“Then I witnessed the torture of Sisyphus, as he wrestled with a huge rock with both hands. Bracing himself and thrusting with hands and feet he pushed the boulder uphill to the top. But every time, as he was about to send it toppling over the crest, its sheer weight turned it back, and once again towards the plain the pitiless rock rolled down.”
Odysseus upon descent into Hades came across the tragic figure of Sisyphus, one-time king of Corinth, who twice cheated death only to be consigned by Zeus to push a huge stone up a mountain for all eternity. It is my personal belief that I will be a storyteller forever wandering endless galaxies with my stories.

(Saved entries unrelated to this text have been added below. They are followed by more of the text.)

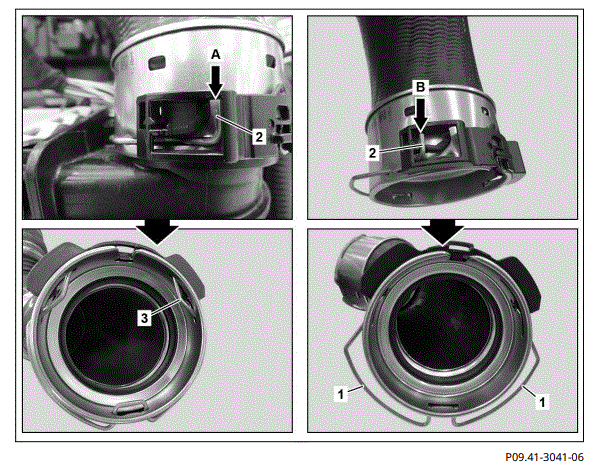 A
2
B
2
3
1
1
P09.41-3041-06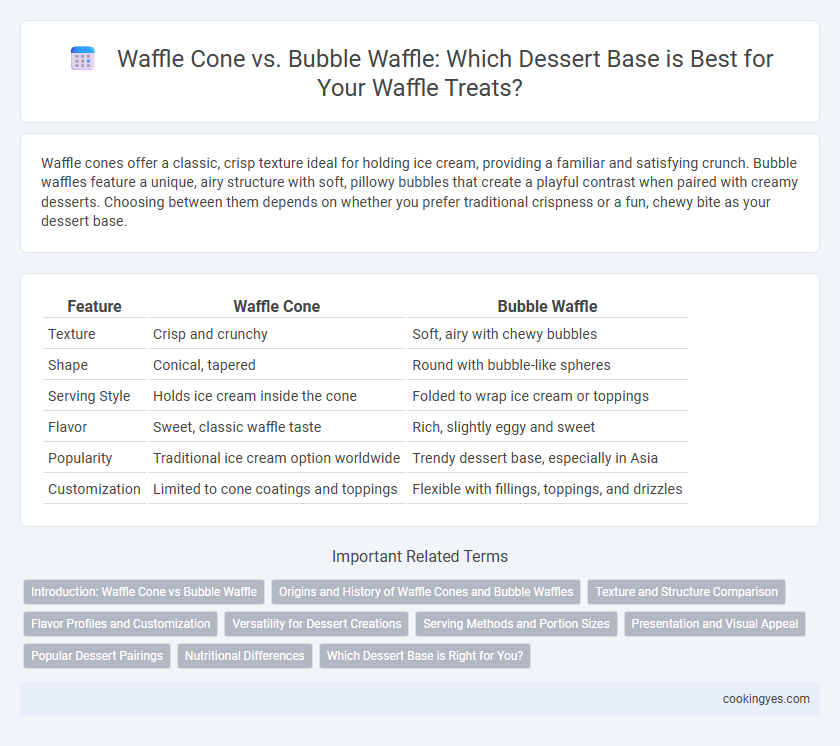 Waffle Cone vs. Bubble Waffle: Which Dessert Base is Best for Your Waffle Treats?

Waffle cones offer a classic, crisp texture ideal for holding ice cream, providing a familiar and satisfying crunch. Bubble waffles feature a unique, airy structure with soft, pillowy bubbles that create a playful contrast when paired with creamy desserts. Choosing between them depends on whether you prefer traditional crispness or a fun, chewy bite as your dessert base.

| Feature | Waffle Cone | Bubble Waffle |
|---|---|---|
| Texture | Crisp and crunchy | Soft, airy with chewy bubbles |
| Shape | Conical, tapered | Round with bubble-like spheres |
| Serving Style | Holds ice cream inside the cone | Folded to wrap ice cream or toppings |
| Flavor | Sweet, classic waffle taste | Rich, slightly eggy and sweet |
| Popularity | Traditional ice cream option worldwide | Trendy dessert base, especially in Asia |
| Customization | Limited to cone coatings and toppings | Flexible with fillings, toppings, and drizzles |

Important Related Terms

Introduction: Waffle Cone vs Bubble Waffle
Origins and History of Waffle Cones and Bubble Waffles
Texture and Structure Comparison
Flavor Profiles and Customization
Versatility for Dessert Creations
Serving Methods and Portion Sizes
Presentation and Visual Appeal
Popular Dessert Pairings
Nutritional Differences
Which Dessert Base is Right for You?

cookingyes.com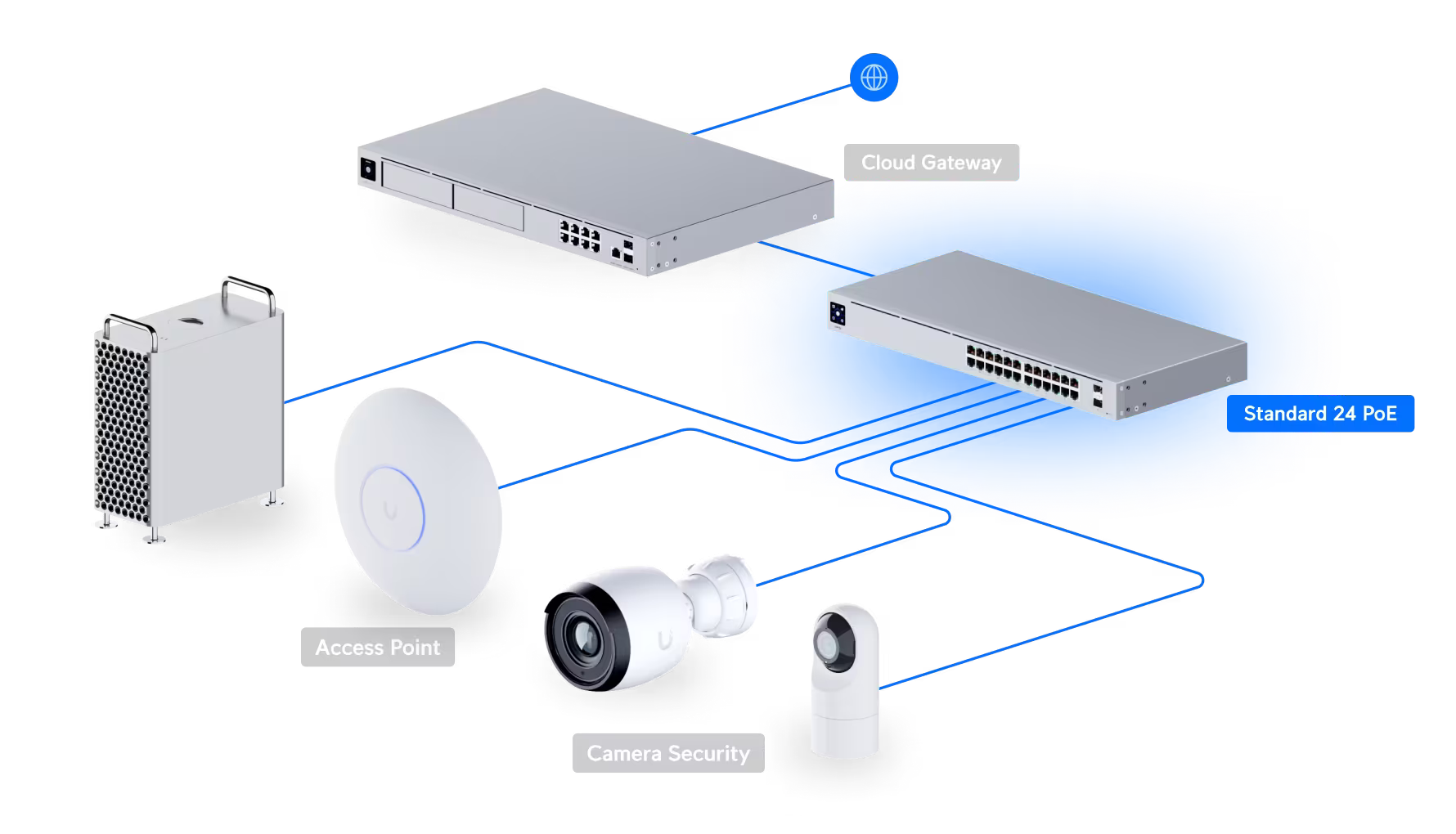 Cloud Gateway

Standard 24 PoE

Access Point

Camera Security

To my way of thinking, that is not a bad thing. Freed of my present physical limitations it is an event to be anticipated with great joy. More than one person has told me that writing is a part of who I am. I accept that intellectually, but I am often found railing against it emotionally and physically. I can’t tell you how many times I have “quit” this strange profession because there have been so many times.
This week I announced aloud, “I’m done!” No more writing, no more editing, I wanted only to crawl into a book and never come out. Like Don Quixote, find a trusty steed, cobble together some armor, and lance in hand sally forth to battle giants. It happens all the time.
However, I never find the “right” book and never sally forth except to try and write it myself. I find the darkness of no story too much, drag myself up and shoulder to the great stone of the next book, start it rolling.
I think if you haven’t quit writing at least twice, you might not be doing it right. If stories are like children, as experts say they are, then the joy/dismay nature of the craft certainly fits the allegory. Somewhere in the tension created by the opposing forces is the muses’ hiding place. Calliope is not going to come looking for you and neither will you find her sitting in the comfort of the dark. You must seek her.
How? Start writing, get the stone rolling, help comes when you are working. You can quit all alone—no help needed.
That said, I am currently on the third rewrite of my latest book and still only on Chapter Ten and wondering if number four is hiding just out of sight.